While hyperpigmentation is usually a gradual process, it could, depending on the cause, appear suddenly, triggering stressful reactions. Sometimes patients try home remedies, or just wait it out, presuming it will fade away on its own. Like with most health conditions, delaying a visit to the doctor is not a good idea.

What is the treatment?

According to Dr. Maya, “It varies from person to person based on the underlying cause, gender, genes, age and lifestyle. What is most important is identifying the cause. Skin lightening agents may be administered either topically or orally. If these simple measures fail, there are special interventional procedures such as chemical peels, microdermabrasion and lasers, which will help remove excess pigmentation. Avoiding sun exposure and using external and oral sunscreen agents are fundamental to the management of the condition.”

It is important to take note of what goes into the creams prescribed. As Dr. Mukta notes, “Many of the lightening or bleaching creams contain ingredients such as hydroquinone in varying percentages, which should not be prescribed for prolonged use. There are several alternative lightening agents. Further, most pigmentation creams these days are often available in a combination of three or more ingredients.”

Is the condition curable?

“A complete cure is possible if the cause is identified and treated properly. However, enormous patience and perseverance are required on the part of the patient, as it may sometimes take months or even years for the skin to return to normal,” says Dr. Maya.

Dr. Mukta says, “Some superficial pigmentation and post-inflammatory hyperpigmentation can be improved significantly, but if it is extensive and deep, then a complete cure cannot be achieved, and the skin may not return to normal.”

But all hope is not lost. Dr. Mukta assures, “A critical part of treatment is cosmetic camouflage or the use of makeup and cosmetics to cover the affected areas. This should be part of the initial treatment along with sunscreens and lightening agents. Many patients are not well-versed with make-up techniques, or are not comfortable with the idea of using it regularly, and the guidance of an expert is appreciated.”
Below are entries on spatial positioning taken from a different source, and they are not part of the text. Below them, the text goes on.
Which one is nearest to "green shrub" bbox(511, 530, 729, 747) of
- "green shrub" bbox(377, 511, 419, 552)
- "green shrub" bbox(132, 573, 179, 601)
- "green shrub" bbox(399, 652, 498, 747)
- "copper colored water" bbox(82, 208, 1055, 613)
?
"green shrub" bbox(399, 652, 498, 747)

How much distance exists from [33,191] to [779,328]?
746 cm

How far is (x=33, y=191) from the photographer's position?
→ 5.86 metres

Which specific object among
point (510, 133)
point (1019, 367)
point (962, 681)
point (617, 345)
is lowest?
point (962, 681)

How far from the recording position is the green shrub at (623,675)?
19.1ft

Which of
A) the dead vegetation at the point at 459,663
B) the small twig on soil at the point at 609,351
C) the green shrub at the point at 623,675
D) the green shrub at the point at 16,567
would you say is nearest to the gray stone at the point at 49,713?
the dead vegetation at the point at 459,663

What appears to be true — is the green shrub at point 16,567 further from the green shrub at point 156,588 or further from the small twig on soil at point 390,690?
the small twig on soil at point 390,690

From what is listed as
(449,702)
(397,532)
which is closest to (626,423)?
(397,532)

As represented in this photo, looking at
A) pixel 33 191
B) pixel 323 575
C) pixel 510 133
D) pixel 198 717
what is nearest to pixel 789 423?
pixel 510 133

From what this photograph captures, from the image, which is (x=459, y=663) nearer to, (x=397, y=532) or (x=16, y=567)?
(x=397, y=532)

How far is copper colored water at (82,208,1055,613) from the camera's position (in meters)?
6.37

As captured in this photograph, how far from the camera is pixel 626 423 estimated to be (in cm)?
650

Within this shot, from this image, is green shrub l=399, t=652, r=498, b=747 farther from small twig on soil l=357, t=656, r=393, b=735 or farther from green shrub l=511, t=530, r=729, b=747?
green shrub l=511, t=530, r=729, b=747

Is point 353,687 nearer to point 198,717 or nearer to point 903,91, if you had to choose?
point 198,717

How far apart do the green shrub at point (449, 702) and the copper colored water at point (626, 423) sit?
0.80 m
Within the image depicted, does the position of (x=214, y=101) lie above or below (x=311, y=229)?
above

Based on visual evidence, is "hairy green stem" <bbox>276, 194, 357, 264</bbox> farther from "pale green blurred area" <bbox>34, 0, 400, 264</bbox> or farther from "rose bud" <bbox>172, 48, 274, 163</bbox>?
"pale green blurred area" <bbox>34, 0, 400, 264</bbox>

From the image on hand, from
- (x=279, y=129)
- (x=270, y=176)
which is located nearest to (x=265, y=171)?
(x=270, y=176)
While doctors focus primarily on treating the disease, it is also important to pay attention to the emotional needs of an individual. As Dr. Maya notes, “Hyperpigmentation affects the psyche of the person deeply when patches are visible and people point out the problem to them. They shy away from social gatherings. In addition, some types of pigmentation such as melasma, which occurs on the face, is associated with a lot of myths, and in some Asian cultures, facial pigment abnormalities are associated with bad luck.”

Corroborating this, Dr. Mukta concludes, “Hyperpigmentation could lower an individual’s self-esteem. Numerous scientific studies using measurement tools and indices documenting the effects of pigmentation especially melasma, have proven that there is a reduction in the quality of life. Therefore, proper treatment of the condition is important.”